News coming well as taking statins ad infinitum and perhaps something to calm your nerves - or pep you up, or help with your weight gain, now there’s a new lifestyle pill to stop you craving that unnecessary glass of wine in the evening. Yes, ‘drinkers who have half a bottle of wine or three pints a night are to be offered a life-saving pill which helps reduce their alcohol consumption. Nearly 600,000 people will be eligible to receive the nalmefene* tablet to keep their cravings at bay.’ Read more by clicking on the bottle of plonk. Great to see Big-Pharma showing us the way again and designers of this ‘brain disease’ drug, Lundbeck have shrewdly had their eyes on the cash cow. Who gives a damn about the social and cultural causes of addiction when there’s money to be made? *rhymes with Soylent Green

Of course, the issue of substance addiction is serious and needs a multi-faceted approach, but still, you have to smile - the side effects of this miracle pill, as registered on Medicines UK offer a better night out than a bottle of Blue Nun! Here they are for your delectation.

Possible side effects 
Like all medicines, this medicine can cause side effects, although not everybody gets them. Few cases of side effects of seeing, hearing or sensing things that are not there or feeling detached from oneself have been reported. However, the frequency of these side effects cannot be estimated from the available data. {…}

In some cases, it may be difficult for you to distinguish side effects from the symptoms you may feel when you reduce your alcohol consumption. 

The following side effects have been reported with Selincro: 
Very common, which may affect more than 1 in 10 people: 
feeling sick, dizziness, inability to sleep, headache 

Common, which may affect up to 1 in 10 people: 
loss of appetite, difficulty sleeping, confusion, feeling restless, reduced sex drive, drowsiness, body twitches, feeling less alert, peculiar sensation in the skin like pins and needles, reduced sense of touch, racing heart, a sensation of a rapid, forceful, or irregular beating of the heart, vomiting, dry mouth, excessive sweating, muscle spasms, feeling of exhaustion, weakness, discomfort or uneasiness, feeling strange, weight loss 

Other side effects: 
seeing, hearing or sensing things that are not there 
feeling detached from oneself 
At this time, the frequency of these side effects cannot be estimated from the available data. 
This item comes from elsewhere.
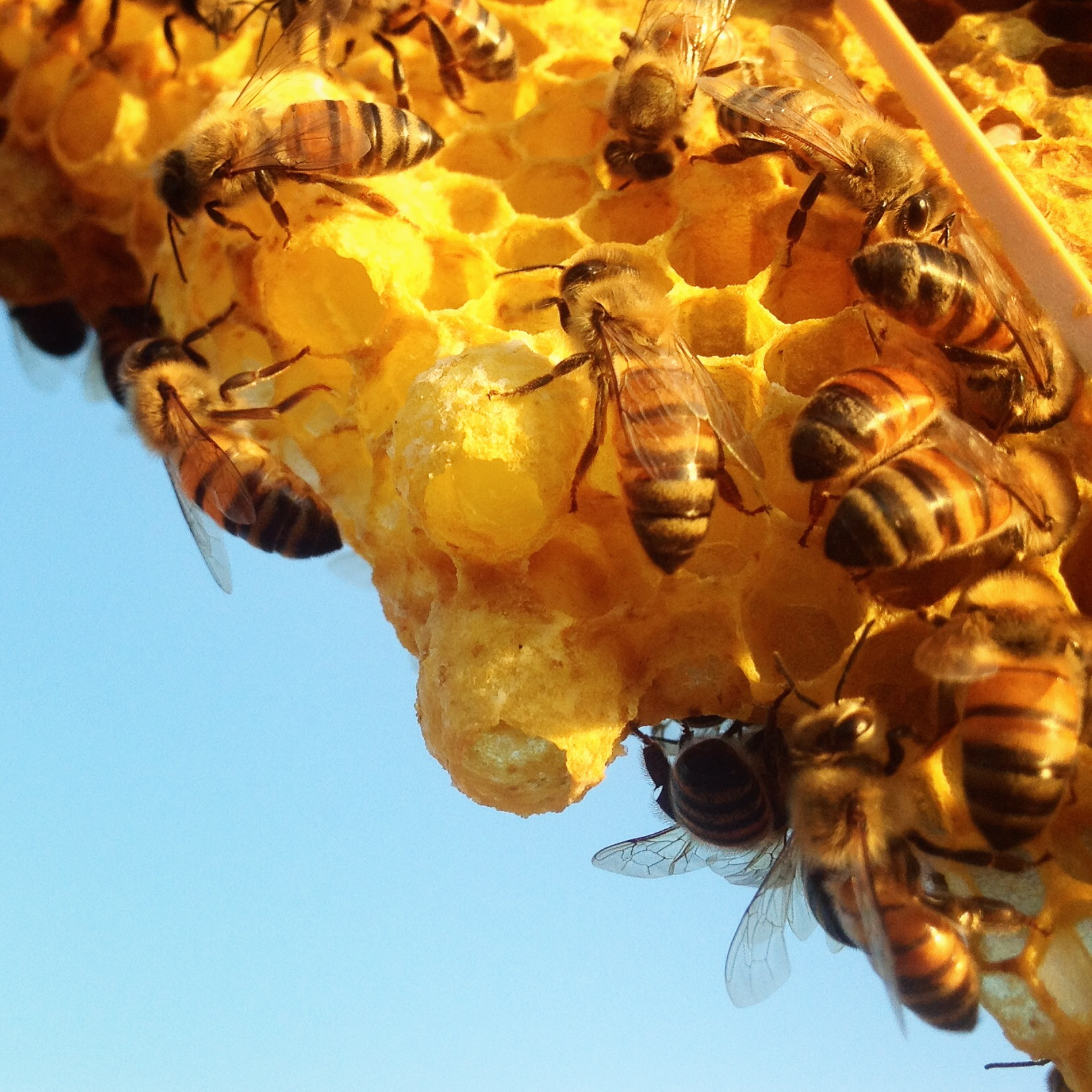 Beekeeping Like A Girl Signs Your Colony Is Queenless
So, with our wellbeing in mind, it's the time of year when the Office for National Statistics churn out the latest data on National Wellbeing - well, their ‘measured’ version of it. Here are their handy 8 new insights into UK personal well-being for 2013/14:
  1. 27% of UK adults rated their life satisfaction at a very high level in 2013/14, an increase on the previous year.
  2. Unchanged on the previous year, 6% of UK adults rated their life satisfaction at a low level in 2013/14.
  3. 33% of UK adults rated their happiness at a very high level in 2013/14, an increase on the previous year.
  4. 10% of UK adults rated their happiness at a low level in 2013/14, a fall on the previous year.
  5. 33% of UK adults gave very high ratings in 2013/14 when asked if they feel the things they do in life are worthwhile, a rise on the previous year.
  6. A small but steady minority of around 4% of UK adults gave very low ratings when asked if they feel the things they do in life are worthwhile.
  7. 39% of UK adults rated their anxiety levels as very low in 2013/14 with more people reporting low anxiety this year than last.
  8. 20% of UK adults rated their anxiety at a high level in 2013/14, a fall on the previous year
You can chew over this to your hearts content, by clicking on the genuinely scientific photograph of levitation above, for their full report, but I still retain an uneasiness about this economic obsession with happiness and increasingly mindfulness, which once the policy makers commandeer them as hard objectives, we enter the land of the deluded. Mind you, there are plenty of pharmacological options to up your happiness quota! The All Party Parliamentary Group on Wellbeing Economics make a case for both mindfulness and arts/health, but without sounding like a stuck-record - what about pessimism, anger and discontent. I still rather hope that arts and culture might not leave us sedated and smiling in our individualistic corners, but provoke us into a little discontent to. Click on the extraordinary factual flying chair photograph below for their report.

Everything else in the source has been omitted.